To verify the practicability of the combination model, the voting 2 is applied to predict rockburst in Sanshandao Gold Mine. Meanwhile, four empirical criteria methods are used for rockburst prediction, as shown in Table 17. Additionally, Table 18 presents the rockburst prediction results. The voting 2 model has the best performance with 100% accuracy compared to the other methods, which suggests the combination model has superior engineering practicability.

Table 17 Empirical method index.
Table 18 The rockburst prediction results in Sanshandao Gold Mine.

Conclusion

  1. 1.

    This study comprehensively introduced and evaluated the application of the seven ensemble trees in rockburst prediction. The performance ranking of seven models is XGBoost and ET > RF > GBM > CatBoost > LightGBM > AdaBoost. Except for AdaBoost, in the tree-based models, the testing accuracy ranges (76.2%, 85.71%) and \(F_{1}\) of strong rockburst ranges (0.86, 0.91). The ensemble trees have superior capacities than other ML models in general.

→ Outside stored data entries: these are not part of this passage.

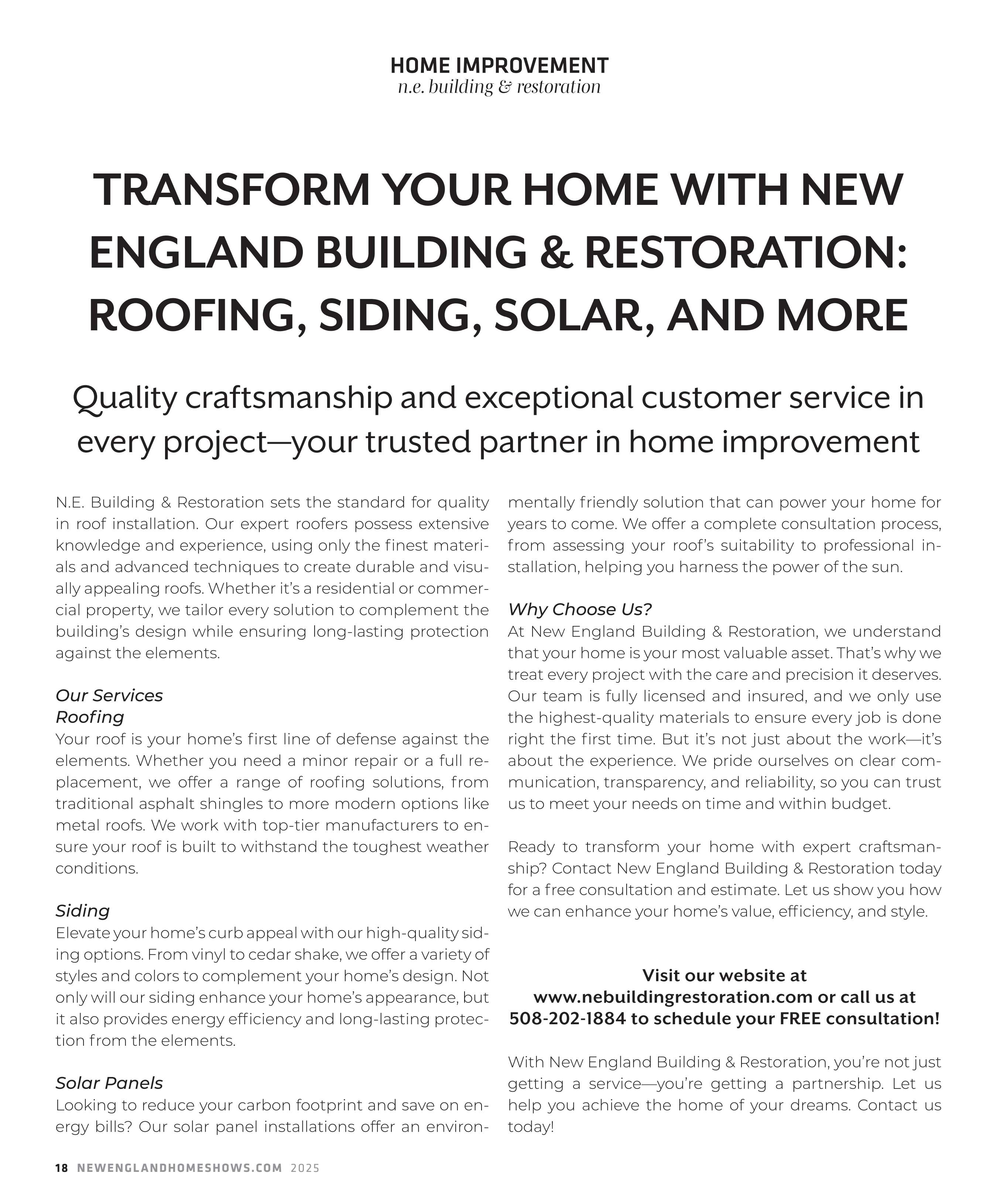 HOME IMPROVEMENT
n.e. building & restoration

TRANSFORM YOUR HOME WITH NEW ENGLAND BUILDING & RESTORATION: ROOFING, SIDING, SOLAR, AND MORE

Quality craftsmanship and exceptional customer service in every project—your trusted partner in home improvement

N.E. Building & Restoration sets the standard for quality in roof installation. Our expert roofers possess extensive knowledge and experience, using only the finest materials and advanced techniques to create durable and visually appealing roofs. Whether it's a residential or commercial property, we tailor every solution to complement the building's design while ensuring long-lasting protection against the elements.

Our Services
Roofing
Your roof is your home's first line of defense against the elements. Whether you need a minor repair or a full replacement, we offer a range of roofing solutions, from traditional asphalt shingles to more modern options like metal roofs. We work with top-tier manufacturers to ensure your roof is built to withstand the toughest weather conditions.

Siding
Elevate your home's curb appeal with our high-quality siding options. From vinyl to cedar shake, we offer a variety of styles and colors to complement your home's design. Not only will our siding enhance your home's appearance, but it also provides energy efficiency and long-lasting protection from the elements.

Solar Panels
Looking to reduce your carbon footprint and save on energy bills? Our solar panel installations offer an environmentally friendly solution that can power your home for years to come. We offer a complete consultation process, from assessing your roof's suitability to professional installation, helping you harness the power of the sun.

Why Choose Us?
At New England Building & Restoration, we understand that your home is your most valuable asset. That's why we treat every project with the care and precision it deserves. Our team is fully licensed and insured, and we only use the highest-quality materials to ensure every job is done right the first time. But it's not just about the work—it's about the experience. We pride ourselves on clear communication, transparency, and reliability, so you can trust us to meet your needs on time and within budget.

Ready to transform your home with expert craftsmanship? Contact New England Building & Restoration today for a free consultation and estimate. Let us show you how we can enhance your home's value, efficiency, and style.

Visit our website at www.nebuildingrestoration.com or call us at 508-202-1884 to schedule your FREE consultation!

With New England Building & Restoration, you're not just getting a service—you're getting a partnership. Let us help you achieve the home of your dreams. Contact us today!

18 NEWENGLANDHOMESHOWS.COM 2025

Besides, the ensemble tree models are beneficial to forecast the occurrence of strong rockburst for protecting the safety of workers and facilities in underground engineering. Not only that, these tree-based models have fewer parameters to tune, and they are easy to apply to the field.

  2. 2.

    To improve robustness and capability, three combination strategies, including voting, bagging, and stacking, were used to combine multiple models. The testing accuracy of voting combination models is range (80.95%, 88.89%), testing accuracy of bagging combination models is range (66.67%, 87.3%), and testing accuracy of stacking combination models is range (80.95%, 87.3%). The combination models have better capacity than single models, and they are suitable for huge and expensive projects that need to forecast rockburst precisely. It is worth noting that the voting 2 model, which adopts simple soft voting to combine XGBoost, RF, and ET, has an accuracy of 88.89% and is the most excellent in all models.

  3. 3.

    Sensitivity analysis is applied to analyze the adaptation and strength of the voting 2 model compared to single models. The single model has different performances with different input parameters and is susceptible to the variation of parameters. In contrast, the combination model (i.e., voting 2) has better robustness and can receive the optimal capability when the input parameters vary. The results suggest that the combination model has better applicability for rockburst evaluation on-site when some parameters miss or are difficult to obtain.

  4. 4.

    The real rockburst cases from Sanshandao Gold Mine, China, are measured and recorded. These datasets validate the practicability (100% accuracy) and advantage of the voting 2 model compared to empirical methods. Furthermore, the validation data can be employed to expand the rockburst database for building more strong models in the future.

  5. 5

    The limitations of this study are that the performance of the stacking ensemble models could not achieve the desired effect. The second-level learner only considers the LR model in this paper, which is narrow, and it is necessary to explore appropriate second-level learners to match tree models in the future. It consumes more time and computing power to train the combination models than the single models, and fortunately, the limitation can be solved with the development of computation techniques.